(Extracted records)

◇ ◇ ◇ ◇ ◇

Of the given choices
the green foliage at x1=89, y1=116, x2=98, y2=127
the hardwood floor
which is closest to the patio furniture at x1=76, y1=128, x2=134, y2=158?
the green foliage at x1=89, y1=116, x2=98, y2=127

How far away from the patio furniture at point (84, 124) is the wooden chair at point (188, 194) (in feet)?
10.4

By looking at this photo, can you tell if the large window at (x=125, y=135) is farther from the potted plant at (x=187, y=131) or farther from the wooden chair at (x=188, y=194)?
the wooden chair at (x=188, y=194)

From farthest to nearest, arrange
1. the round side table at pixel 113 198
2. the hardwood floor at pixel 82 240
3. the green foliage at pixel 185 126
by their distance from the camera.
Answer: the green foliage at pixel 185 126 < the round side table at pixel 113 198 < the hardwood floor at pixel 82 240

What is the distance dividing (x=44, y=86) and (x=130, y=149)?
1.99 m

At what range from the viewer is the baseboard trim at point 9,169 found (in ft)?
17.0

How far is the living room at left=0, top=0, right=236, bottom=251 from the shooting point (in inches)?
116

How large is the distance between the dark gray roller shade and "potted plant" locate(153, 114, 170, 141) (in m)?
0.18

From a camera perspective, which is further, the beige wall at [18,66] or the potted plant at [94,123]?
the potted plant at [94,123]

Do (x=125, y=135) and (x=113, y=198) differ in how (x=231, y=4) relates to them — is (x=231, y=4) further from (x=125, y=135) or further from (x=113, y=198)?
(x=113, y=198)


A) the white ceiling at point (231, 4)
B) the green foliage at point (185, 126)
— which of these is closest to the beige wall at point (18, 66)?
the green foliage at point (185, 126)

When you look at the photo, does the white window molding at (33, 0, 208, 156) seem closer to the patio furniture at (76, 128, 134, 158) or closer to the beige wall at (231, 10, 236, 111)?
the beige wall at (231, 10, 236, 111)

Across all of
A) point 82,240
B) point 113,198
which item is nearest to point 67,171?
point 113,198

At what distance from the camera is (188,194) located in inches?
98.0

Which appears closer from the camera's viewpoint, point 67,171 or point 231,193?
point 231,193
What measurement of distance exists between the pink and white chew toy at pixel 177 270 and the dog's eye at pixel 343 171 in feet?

◇ ◇ ◇ ◇ ◇

* **Task description**
Quote the listing exactly, starting at the line containing "When you look" and continuing through its final line.

* **Complete answer**
When you look at the photo, does the white window molding at (33, 0, 208, 156) seem closer to the patio furniture at (76, 128, 134, 158) or closer to the beige wall at (231, 10, 236, 111)?
the beige wall at (231, 10, 236, 111)

Across all of
A) point 82,240
B) point 113,198
which item is nearest to point 67,171?
point 113,198

At what distance from the camera is (188,194) located in inches?
98.0

Which appears closer from the camera's viewpoint, point 67,171 or point 231,193?
point 231,193
What measurement of distance exists between the pink and white chew toy at pixel 177 270 and the dog's eye at pixel 343 171 in feet?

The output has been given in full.